__Yang Diminta__. Bisakah Anda menyalin seluruh teks tentang Peraturan Pemerintah No. 46 tahun 2013 di bawah ini tanpa mengubah satu kata pun?

--- Blok Teks ---

Peraturan Pemerintah No. 46 tahun 2013, Dipandang Tidak Adil Bagi Pengusaha Kecil

20 Feb 2014
CU PANCUR KASIH
UNCATEGORIZED

Diberlakukannya Peraturan Pemerintah Nomor 46 tahun 2013 tentang pajak penghasilan atas penghasilan dari usaha yang diterima atau diperoleh wajib pajak yang memiliki peredaran bruto tertentu sejak 1 juli 2013 membuat UMKM-UMKM di Indonesia merasa dirugikan. Mereka memandang PP ini tidak adil terutama bagi pengusaha kecil. PP ini mengatur wajib pajak yang memiliki peredaran bruto tidak lebih dari 4,8 miliar untuk membayar PPh final sebesar 1% dari omzet bulanan.

Dengan tarif PPh Badan yang berlaku saat ini yaitu 25 persen, maka bagi Wajib Pajak badan dalam negeri yang memenuhi syarat, tarif efektifnya menjadi 12,5 persen atas penghasilan sampai dengan Rp.4,8 miliar. Pengenaan PPh dalam hal ini dilakukan terhadap penghasilan kena pajak yang dihitung dari perhitungan laba-rugi akuntansi (pembukuan) setelah dilakukan koreksi fiskal, karena berdasarkan pasal 28 ayat (1) Undang-undang Nomor 28 Tahun 2007 (UU KUP), Wajib Pajak badan diwajibkan menyelenggarakan pembukuan.

--- Data yang Diberikan ---

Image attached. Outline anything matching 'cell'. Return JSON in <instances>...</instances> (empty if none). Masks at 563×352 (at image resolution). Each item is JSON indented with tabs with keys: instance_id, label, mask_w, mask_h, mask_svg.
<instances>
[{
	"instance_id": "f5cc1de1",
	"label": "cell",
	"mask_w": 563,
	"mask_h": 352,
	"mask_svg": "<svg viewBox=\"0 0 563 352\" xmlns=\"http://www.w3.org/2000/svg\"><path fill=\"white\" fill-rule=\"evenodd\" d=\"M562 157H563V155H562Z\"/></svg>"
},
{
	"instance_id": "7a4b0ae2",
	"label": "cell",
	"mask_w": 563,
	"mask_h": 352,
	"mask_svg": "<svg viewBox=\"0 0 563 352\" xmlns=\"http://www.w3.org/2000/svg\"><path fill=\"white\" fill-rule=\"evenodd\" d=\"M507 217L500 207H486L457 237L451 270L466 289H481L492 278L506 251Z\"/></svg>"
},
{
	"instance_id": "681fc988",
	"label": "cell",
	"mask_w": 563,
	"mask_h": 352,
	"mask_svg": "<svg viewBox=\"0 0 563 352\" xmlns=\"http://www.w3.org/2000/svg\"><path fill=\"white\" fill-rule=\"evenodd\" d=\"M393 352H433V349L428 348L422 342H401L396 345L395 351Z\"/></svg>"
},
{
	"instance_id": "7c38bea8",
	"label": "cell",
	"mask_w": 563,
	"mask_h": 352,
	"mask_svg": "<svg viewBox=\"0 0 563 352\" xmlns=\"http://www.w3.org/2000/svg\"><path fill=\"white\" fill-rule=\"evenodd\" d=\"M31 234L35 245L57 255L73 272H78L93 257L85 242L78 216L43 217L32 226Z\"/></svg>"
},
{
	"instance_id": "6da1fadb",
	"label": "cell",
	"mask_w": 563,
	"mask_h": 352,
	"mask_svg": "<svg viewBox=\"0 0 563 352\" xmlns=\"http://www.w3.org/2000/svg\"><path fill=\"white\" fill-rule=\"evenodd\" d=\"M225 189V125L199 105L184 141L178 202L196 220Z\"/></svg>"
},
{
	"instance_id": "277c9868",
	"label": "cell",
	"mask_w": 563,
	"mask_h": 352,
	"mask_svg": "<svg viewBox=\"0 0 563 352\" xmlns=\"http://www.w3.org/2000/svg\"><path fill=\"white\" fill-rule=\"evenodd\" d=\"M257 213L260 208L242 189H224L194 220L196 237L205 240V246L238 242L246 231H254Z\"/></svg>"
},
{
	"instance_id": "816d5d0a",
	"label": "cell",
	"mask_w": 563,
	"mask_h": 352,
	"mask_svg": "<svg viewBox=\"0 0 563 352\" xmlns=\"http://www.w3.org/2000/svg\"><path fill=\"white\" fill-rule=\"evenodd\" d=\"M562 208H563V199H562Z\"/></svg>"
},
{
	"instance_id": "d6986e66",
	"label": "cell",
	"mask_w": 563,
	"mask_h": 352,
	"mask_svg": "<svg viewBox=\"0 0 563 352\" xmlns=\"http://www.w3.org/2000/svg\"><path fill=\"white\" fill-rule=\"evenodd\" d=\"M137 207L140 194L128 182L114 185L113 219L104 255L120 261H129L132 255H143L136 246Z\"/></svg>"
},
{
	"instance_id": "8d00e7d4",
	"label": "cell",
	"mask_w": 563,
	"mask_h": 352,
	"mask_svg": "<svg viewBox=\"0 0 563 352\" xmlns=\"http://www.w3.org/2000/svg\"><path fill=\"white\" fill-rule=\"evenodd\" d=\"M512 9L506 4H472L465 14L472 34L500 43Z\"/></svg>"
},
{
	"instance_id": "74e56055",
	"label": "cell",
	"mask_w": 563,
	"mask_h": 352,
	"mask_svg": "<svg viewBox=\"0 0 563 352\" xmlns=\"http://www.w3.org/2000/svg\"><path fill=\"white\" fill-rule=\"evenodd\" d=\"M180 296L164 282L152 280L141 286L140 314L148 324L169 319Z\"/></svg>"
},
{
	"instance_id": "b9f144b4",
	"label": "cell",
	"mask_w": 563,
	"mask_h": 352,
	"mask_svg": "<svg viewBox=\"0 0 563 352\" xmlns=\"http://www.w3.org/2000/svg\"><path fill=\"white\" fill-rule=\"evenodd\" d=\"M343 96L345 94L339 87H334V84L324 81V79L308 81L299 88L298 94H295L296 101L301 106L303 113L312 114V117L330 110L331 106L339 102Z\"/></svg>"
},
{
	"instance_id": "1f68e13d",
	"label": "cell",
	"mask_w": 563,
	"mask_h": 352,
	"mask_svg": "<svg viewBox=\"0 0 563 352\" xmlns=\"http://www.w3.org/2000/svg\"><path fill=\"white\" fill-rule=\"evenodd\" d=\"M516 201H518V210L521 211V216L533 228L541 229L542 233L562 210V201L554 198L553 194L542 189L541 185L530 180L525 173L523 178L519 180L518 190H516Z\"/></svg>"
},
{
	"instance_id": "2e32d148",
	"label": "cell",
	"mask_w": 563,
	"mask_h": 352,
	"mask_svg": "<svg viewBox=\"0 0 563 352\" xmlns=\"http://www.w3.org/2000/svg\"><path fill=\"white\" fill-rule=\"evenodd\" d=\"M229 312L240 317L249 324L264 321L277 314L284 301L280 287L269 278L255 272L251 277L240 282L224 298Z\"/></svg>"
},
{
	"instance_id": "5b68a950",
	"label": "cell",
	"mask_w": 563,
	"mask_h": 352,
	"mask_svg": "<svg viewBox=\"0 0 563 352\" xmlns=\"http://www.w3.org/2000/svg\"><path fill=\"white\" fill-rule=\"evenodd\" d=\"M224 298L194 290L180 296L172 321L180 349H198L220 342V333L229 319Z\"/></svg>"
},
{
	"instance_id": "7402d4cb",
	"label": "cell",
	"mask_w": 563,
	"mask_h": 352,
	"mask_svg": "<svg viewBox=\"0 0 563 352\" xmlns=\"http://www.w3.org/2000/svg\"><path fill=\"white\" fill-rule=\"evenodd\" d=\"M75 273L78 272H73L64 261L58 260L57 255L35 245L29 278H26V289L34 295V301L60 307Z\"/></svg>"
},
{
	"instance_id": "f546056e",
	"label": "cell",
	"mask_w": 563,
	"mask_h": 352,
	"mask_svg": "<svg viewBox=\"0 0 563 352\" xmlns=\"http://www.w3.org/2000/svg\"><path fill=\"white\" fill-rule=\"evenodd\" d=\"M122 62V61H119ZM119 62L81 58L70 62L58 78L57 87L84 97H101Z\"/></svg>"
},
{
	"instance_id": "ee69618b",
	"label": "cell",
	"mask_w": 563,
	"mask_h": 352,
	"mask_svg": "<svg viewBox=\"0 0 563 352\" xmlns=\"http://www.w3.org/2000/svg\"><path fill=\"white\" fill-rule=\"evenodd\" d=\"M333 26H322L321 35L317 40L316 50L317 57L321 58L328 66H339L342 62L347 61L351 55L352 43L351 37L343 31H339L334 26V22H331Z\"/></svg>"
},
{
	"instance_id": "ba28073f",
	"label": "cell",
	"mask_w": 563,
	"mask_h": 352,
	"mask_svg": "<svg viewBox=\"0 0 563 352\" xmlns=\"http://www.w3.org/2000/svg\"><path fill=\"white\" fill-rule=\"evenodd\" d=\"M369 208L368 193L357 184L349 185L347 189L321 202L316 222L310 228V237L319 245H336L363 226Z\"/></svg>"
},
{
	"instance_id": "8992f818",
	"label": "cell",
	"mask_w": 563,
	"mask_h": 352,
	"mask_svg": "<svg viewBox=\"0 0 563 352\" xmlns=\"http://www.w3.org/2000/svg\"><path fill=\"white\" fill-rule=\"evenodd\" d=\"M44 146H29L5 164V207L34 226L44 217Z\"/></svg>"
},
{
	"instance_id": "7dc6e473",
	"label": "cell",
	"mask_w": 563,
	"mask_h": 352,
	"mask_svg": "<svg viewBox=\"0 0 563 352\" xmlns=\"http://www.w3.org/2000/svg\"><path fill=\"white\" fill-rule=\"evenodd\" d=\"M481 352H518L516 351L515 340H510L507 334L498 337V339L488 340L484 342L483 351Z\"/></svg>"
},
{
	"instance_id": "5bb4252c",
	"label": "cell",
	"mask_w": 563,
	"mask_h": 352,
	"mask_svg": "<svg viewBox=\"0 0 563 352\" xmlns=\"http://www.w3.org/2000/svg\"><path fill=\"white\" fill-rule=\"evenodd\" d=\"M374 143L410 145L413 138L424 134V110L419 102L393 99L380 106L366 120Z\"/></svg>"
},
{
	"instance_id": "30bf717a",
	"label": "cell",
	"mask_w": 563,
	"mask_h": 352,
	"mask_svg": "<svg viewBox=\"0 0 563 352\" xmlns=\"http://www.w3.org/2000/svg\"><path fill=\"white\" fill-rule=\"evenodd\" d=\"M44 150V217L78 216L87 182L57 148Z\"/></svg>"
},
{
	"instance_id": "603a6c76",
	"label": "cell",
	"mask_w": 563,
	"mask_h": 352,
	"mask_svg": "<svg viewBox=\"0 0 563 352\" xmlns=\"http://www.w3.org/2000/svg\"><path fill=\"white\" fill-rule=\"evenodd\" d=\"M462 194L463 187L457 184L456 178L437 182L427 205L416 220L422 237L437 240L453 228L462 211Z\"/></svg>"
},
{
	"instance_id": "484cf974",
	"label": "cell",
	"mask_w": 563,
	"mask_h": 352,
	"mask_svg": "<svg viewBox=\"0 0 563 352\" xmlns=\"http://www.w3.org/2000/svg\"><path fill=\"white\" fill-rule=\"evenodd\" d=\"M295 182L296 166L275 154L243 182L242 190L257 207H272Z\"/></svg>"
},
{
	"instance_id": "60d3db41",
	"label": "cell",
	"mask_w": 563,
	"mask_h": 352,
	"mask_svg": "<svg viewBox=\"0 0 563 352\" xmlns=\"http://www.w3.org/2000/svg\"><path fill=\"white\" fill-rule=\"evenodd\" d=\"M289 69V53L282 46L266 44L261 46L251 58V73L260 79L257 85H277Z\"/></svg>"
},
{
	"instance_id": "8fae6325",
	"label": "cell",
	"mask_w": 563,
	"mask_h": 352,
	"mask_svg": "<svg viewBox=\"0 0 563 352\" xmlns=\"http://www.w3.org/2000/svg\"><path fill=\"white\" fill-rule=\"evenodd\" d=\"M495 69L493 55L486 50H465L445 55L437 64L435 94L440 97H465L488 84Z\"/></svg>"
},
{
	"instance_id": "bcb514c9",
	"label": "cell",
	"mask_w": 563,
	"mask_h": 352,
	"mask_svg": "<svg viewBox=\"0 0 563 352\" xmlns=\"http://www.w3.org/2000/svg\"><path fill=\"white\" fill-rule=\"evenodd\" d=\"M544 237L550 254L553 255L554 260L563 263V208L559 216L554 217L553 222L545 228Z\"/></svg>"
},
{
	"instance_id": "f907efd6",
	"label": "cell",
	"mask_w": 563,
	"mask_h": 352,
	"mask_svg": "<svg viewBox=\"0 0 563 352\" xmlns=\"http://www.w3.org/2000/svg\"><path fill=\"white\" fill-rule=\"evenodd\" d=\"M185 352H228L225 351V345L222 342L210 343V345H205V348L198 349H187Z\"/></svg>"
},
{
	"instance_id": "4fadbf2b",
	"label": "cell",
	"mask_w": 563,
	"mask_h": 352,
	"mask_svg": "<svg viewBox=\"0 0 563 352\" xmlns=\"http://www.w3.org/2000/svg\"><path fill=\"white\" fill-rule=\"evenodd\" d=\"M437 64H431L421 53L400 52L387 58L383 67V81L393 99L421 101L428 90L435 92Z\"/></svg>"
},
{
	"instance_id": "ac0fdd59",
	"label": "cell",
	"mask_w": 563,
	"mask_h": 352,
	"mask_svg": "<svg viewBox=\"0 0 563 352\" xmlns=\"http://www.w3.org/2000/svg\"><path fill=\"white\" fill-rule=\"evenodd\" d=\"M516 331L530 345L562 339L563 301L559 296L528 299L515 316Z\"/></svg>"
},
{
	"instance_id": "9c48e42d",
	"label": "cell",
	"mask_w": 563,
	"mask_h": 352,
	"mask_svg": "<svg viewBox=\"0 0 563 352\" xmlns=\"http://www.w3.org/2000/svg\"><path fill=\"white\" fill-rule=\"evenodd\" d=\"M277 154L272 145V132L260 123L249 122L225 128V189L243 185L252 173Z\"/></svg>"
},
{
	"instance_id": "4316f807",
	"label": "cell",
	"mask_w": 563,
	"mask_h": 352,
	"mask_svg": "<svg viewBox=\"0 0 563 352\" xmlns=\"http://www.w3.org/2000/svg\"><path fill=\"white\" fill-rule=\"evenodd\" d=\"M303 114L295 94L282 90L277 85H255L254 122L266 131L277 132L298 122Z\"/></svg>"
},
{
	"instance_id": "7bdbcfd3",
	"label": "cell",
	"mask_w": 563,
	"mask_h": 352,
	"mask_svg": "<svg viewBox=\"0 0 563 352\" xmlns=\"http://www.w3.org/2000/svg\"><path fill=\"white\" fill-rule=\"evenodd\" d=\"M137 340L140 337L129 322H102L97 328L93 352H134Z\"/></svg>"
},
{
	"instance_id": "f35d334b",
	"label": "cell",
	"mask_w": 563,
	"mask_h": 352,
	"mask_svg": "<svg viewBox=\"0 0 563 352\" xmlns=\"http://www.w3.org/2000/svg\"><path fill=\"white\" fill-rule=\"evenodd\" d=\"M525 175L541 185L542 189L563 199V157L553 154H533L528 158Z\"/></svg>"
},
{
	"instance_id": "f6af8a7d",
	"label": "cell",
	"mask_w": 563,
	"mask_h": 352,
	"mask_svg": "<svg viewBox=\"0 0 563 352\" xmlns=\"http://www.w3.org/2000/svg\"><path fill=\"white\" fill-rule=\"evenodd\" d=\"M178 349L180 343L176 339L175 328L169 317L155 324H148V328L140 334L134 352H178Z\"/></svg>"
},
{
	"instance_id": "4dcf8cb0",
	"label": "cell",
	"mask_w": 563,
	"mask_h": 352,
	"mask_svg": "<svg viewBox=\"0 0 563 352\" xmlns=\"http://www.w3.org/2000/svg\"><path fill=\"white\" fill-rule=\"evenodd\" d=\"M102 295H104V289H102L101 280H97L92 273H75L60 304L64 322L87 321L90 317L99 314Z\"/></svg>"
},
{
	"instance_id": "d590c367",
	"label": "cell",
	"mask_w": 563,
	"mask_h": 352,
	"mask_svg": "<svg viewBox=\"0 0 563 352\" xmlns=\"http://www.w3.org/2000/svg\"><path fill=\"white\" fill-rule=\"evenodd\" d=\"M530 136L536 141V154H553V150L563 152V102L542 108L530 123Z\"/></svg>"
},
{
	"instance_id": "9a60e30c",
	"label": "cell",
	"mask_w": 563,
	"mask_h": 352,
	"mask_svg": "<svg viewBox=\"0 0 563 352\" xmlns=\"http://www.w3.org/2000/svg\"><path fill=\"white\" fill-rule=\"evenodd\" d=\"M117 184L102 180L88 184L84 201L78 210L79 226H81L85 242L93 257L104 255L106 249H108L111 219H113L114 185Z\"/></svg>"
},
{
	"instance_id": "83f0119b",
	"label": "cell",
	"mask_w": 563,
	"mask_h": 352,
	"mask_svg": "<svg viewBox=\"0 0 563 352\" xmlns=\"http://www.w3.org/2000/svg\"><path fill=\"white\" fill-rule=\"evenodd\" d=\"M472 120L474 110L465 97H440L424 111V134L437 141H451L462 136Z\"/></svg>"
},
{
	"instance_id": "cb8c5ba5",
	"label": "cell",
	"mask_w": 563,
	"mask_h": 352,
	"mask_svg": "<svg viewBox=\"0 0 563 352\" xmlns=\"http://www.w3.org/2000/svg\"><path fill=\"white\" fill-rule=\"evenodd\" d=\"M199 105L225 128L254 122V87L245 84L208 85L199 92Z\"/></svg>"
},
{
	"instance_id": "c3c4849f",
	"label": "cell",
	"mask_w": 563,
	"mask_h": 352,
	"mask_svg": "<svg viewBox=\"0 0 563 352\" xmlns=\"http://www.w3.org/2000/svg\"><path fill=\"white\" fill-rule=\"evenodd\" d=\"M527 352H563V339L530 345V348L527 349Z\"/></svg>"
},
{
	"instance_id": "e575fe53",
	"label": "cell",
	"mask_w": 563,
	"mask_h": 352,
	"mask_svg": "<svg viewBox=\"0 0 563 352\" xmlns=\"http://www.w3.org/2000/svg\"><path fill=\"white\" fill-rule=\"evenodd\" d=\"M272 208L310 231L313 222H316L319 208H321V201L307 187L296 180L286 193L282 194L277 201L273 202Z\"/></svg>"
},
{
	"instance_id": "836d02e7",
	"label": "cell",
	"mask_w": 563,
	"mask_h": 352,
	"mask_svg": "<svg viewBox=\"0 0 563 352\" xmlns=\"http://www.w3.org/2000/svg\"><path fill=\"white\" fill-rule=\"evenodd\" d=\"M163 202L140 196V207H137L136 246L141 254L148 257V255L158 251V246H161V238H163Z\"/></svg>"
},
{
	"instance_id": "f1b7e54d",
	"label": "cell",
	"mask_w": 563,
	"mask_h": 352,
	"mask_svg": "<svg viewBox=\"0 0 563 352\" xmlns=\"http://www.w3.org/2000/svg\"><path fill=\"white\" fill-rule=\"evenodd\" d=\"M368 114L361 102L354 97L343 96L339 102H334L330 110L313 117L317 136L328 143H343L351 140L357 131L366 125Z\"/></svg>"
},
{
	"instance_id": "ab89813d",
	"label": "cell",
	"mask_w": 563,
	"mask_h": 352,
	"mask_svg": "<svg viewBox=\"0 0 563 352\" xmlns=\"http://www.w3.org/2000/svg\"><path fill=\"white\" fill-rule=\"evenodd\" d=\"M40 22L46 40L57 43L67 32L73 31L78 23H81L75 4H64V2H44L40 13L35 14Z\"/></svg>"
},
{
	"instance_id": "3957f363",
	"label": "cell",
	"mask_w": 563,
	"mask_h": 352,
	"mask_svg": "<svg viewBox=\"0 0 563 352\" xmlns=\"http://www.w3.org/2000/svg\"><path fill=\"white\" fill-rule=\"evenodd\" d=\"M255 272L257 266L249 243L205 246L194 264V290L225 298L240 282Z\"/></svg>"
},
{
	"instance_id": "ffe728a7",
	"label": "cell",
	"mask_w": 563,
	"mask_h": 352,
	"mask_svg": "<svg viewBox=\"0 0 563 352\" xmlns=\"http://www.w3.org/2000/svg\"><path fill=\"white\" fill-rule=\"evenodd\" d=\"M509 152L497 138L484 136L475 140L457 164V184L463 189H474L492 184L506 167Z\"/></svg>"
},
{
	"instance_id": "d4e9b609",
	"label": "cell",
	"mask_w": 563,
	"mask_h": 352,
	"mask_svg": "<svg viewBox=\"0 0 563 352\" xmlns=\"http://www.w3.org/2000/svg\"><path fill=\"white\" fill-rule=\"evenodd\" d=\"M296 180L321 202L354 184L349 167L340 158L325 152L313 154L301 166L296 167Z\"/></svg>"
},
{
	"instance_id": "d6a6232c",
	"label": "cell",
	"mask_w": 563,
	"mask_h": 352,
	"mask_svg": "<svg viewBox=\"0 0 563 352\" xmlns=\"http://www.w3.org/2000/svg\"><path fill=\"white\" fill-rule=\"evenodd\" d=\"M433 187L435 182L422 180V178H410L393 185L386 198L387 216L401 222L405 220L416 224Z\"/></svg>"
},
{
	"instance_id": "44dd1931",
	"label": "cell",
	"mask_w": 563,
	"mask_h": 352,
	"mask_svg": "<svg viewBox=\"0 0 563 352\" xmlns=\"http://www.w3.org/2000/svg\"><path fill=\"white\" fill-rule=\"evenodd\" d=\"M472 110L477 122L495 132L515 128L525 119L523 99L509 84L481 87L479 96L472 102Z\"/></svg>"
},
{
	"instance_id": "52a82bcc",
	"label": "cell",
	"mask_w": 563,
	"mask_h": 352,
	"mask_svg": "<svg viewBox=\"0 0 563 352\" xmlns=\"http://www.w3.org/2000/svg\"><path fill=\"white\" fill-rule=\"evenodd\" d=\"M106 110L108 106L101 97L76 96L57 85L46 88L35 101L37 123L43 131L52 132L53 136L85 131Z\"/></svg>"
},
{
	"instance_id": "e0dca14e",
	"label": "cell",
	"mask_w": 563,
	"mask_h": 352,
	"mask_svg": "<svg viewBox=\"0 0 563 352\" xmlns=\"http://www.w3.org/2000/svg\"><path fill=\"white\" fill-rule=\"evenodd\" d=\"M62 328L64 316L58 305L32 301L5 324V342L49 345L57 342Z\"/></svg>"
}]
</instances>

---

__Sebagai Tanggapan__.
Peraturan Pemerintah No. 46 tahun 2013, Dipandang Tidak Adil Bagi Pengusaha Kecil

20 Feb 2014
CU PANCUR KASIH
UNCATEGORIZED

Diberlakukannya Peraturan Pemerintah Nomor 46 tahun 2013 tentang pajak penghasilan atas penghasilan dari usaha yang diterima atau diperoleh wajib pajak yang memiliki peredaran bruto tertentu sejak 1 juli 2013 membuat UMKM-UMKM di Indonesia merasa dirugikan. Mereka memandang PP ini tidak adil terutama bagi pengusaha kecil. PP ini mengatur wajib pajak yang memiliki peredaran bruto tidak lebih dari 4,8 miliar untuk membayar PPh final sebesar 1% dari omzet bulanan.

Dengan tarif PPh Badan yang berlaku saat ini yaitu 25 persen, maka bagi Wajib Pajak badan dalam negeri yang memenuhi syarat, tarif efektifnya menjadi 12,5 persen atas penghasilan sampai dengan Rp.4,8 miliar. Pengenaan PPh dalam hal ini dilakukan terhadap penghasilan kena pajak yang dihitung dari perhitungan laba-rugi akuntansi (pembukuan) setelah dilakukan koreksi fiskal, karena berdasarkan pasal 28 ayat (1) Undang-undang Nomor 28 Tahun 2007 (UU KUP), Wajib Pajak badan diwajibkan menyelenggarakan pembukuan.